If Steinhoff was still a South African-registered company, chances are the meeting would have been declared invalid because it was below the 25% quorum required by the Companies Act. (The 25% can be altered by the company’s Memorandum of Incorporation.) But according to a Steinhoff spokesperson, there are no quorum requirements in the Netherlands.
This means the six resolutions that received the necessary level of support from the shareholders attending the AGM will be implemented.
But what of the three resolutions that were blocked by the attending shareholders?
Just hours after the meeting, no one seemed very sure of the implications of a vote against the adoption of the annual financial statements (AFS) for the 12 months to end-September 2019.
In an unprecedented move, almost 52% of the Steinhoff shareholders voted against this resolution.
One legal authority said it is unclear what the legal status of the AFS is now as the figures have been audited; he suggested the vote was about optics and had little real impact.
Similarly, the advisory vote on the remuneration report, which scored a record-beating 94% opposition, and the vote to amend the managing director’s remuneration policy – opposed by 86% – did not have significant implications for the running of Steinhoff. They did send a message about the depth of shareholder unhappiness, but it’s likely the board was well aware of this.
On reflection, the 13.13% turnout should be of little surprise. Many of the institutional shareholders who had held stakes have sold to speculators who have little or no interest in the daily running of the company.
Individual shareholders, meanwhile, may feel they don’t want to waste time as well as money on this investment.
After almost three years on life support it is evident that most shareholders have given up hope and are now waiting for the final resolution of this unprecedented corporate disaster. That resolution, as described by the settlement proposal announced in July, will likely see them getting back a few cents in the rand.
Attendance at AGMs over those three years has reflected the ebbing of hopes for some value recovery.
In April 2018, when the drama was still reasonably new and attracted much curiosity, just over 50% of shareholders attended – down from the more traditional 75% at the March 2017 AGM when only a relative handful of insiders knew a crisis was unfolding. By August 2019 this had dropped to 25.16% as shareholders became jaded with the grim Steinhoff story. This year, another almost halving.
Judging by the voting on resolutions it appears to be the angrier shareholders who are putting in the effort to attend.
These may, or may not, have included the shareholders involved in the class action organised by Dutch law firm BarentsKrans NV. In June the Johannesburg High Court refused to grant the certification necessary for the case to proceed. On Friday Steinhoff CEO Louis du Preez told shareholders attending the meeting the board believes the action is no longer viable as the period for appealing the high court decision has lapsed.
Du Preez, who was co-hosting the virtual meeting from a hotel in Stellenbosch, used the opportunity to encourage shareholders to accept the settlement announced in July.

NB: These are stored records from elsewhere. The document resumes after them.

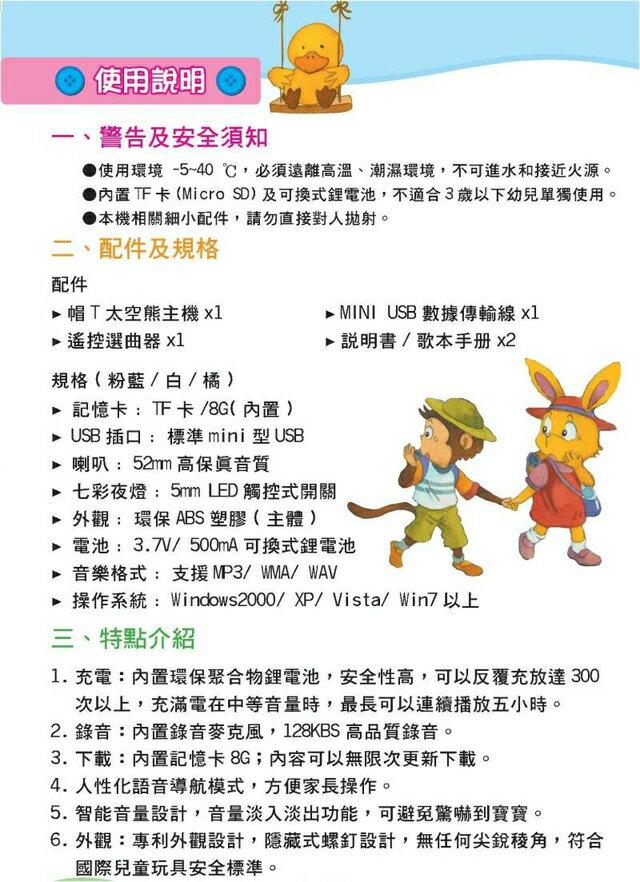 小牛津 帽T熊故事機(隨機出貨)【悅兒園婦幼生活館】 5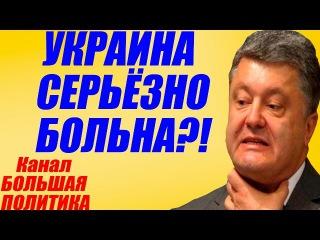 Украине срочно нужна реанимация! Где был СССР когда Украина «освобождала» Берли...
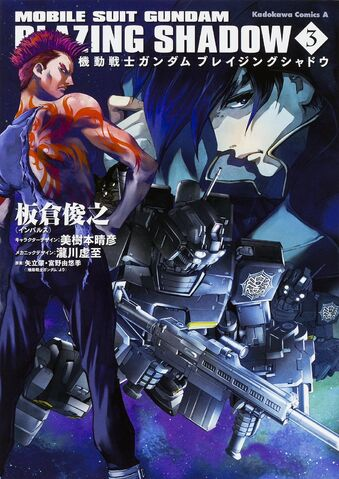 File:Mobile Suit Gundam The Blazing Shadow Vol.3.jpg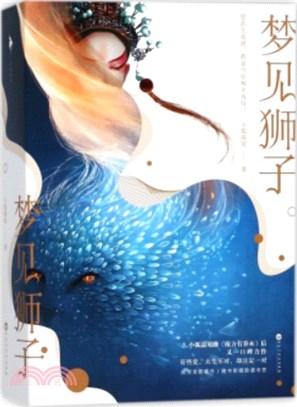 夢見獅子(全二冊)(簡體書)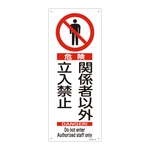 "Asbestos Exposure Prevention Sign ""Danger. Authorized Personnel Only"" Asbestos-27"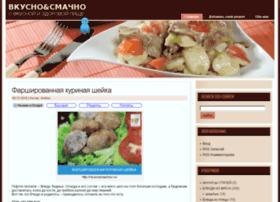 vkusnoicmachno.ru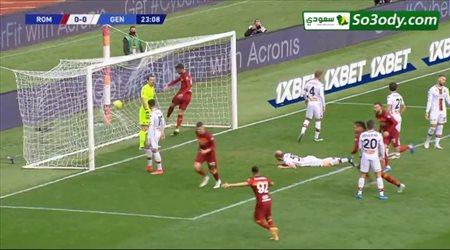 أهداف مباراة .. روما 1 - 0 جنوي .. الدوري الايطالي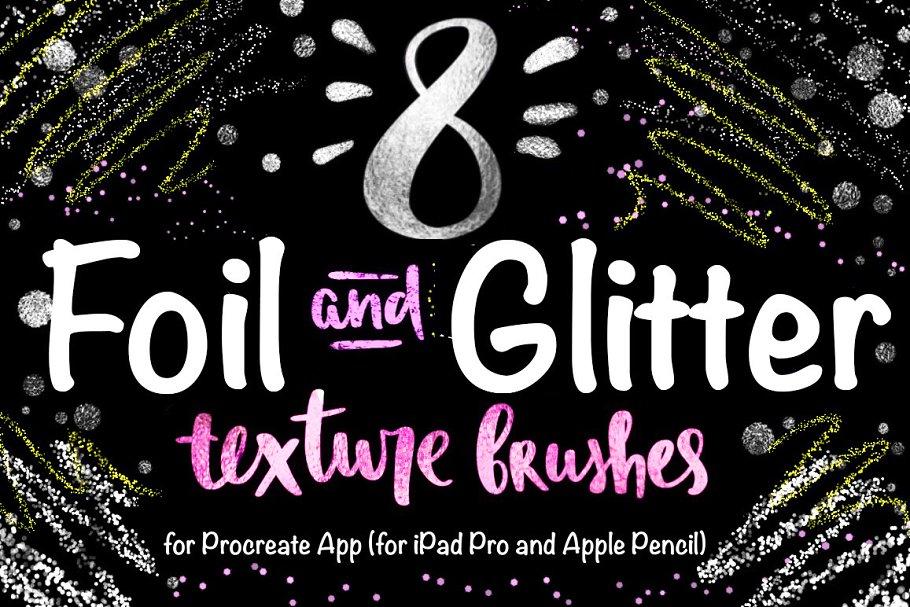 8 Foil & Glitter Procreate-3 Brushes ~ Procreate Brushes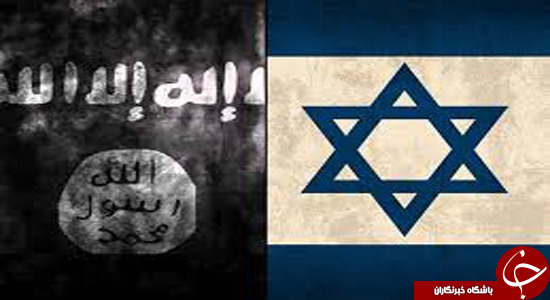 چرا داعش به رژیمصهیونیستی حملهکرد؟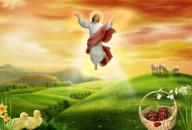 Тайнството на Възкресение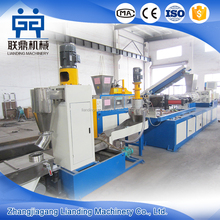 waste plastic recycle granulating machine,Two stage PP PE film plastic pelletizing line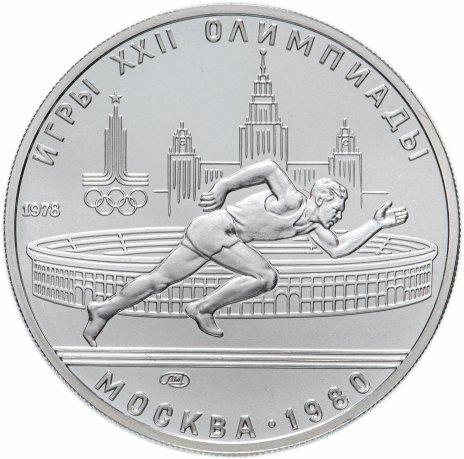 купить 5 рублей 1978 ЛМД Олимпиада-80 Бег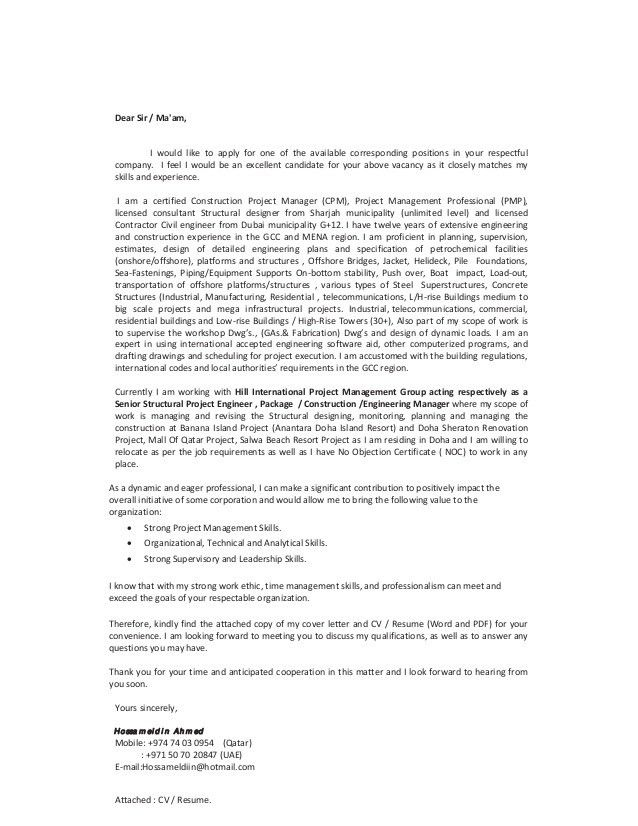 Hossam(civil structural engineer) cover letter+cv-resume-3-09-2015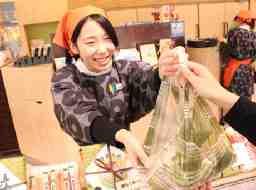 ヤマサちくわ 名古屋三越 栄店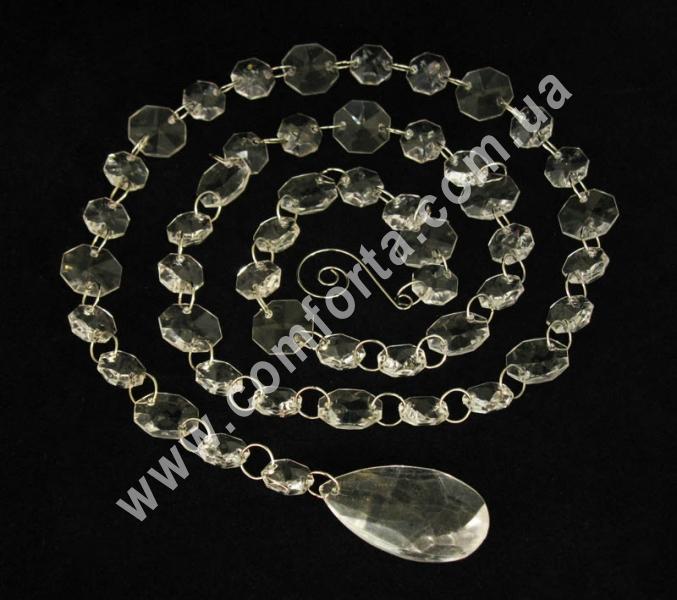 Прозрачные декоративные кристаллы на нити,  длина ~ 108 см
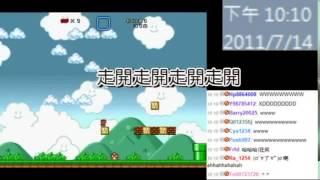 【魚丸剪精華】魯蛋-Ts Mario Ep.01 - The1-0的初次GG!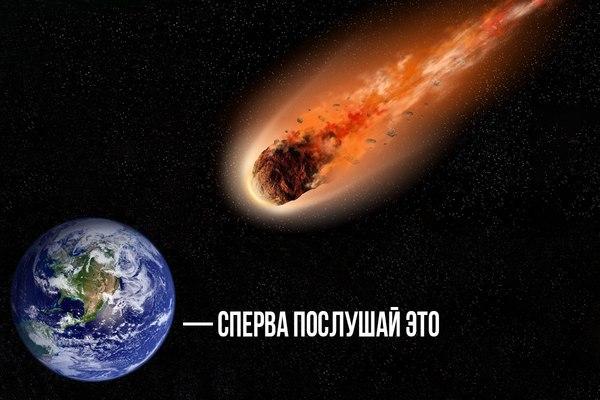 Доедешь - пиши Длиннопост, Космос, Репчина, Рэп, Каспийский груз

Pandemic has made things worse
Unsurprisingly, he said the group’s financial position has deteriorated as a result of Covid-19. There are two main reasons for the deterioration: “The rand-euro exchange rate has moved significantly against the rand in the last few months and the share price of Pepkor, our major South African investment, has weakened significantly over the last four to six months.”
He added: We believe the settlement announced at the end of July is in the best interests of all the group’s stakeholders. We believe it is affordable and realistic.”
Steps being considered for the generation of much-needed cash include the continued disposal of non-core assets and a possible listing for Europe-based Pepco as well as a listing for its “fantastic Australian business”.
Du Preez said Steinhoff is expected to remain a global business.
Group chief financial officer Theo de Klerk defended the group’s steep professional fees, which he said were paid to legal advisors, financial advisors and “other advisors”.
He said the group’s restructuring, outbound and inbound litigation, the complex settlement proposal, the various transactions, and governance issues had all required the use of legal and financial advisors – and had involved a variety of regulators in different jurisdictions.
“We are continuing the process to drive down these costs,” he assured the 13.13% of shareholders attending the meeting.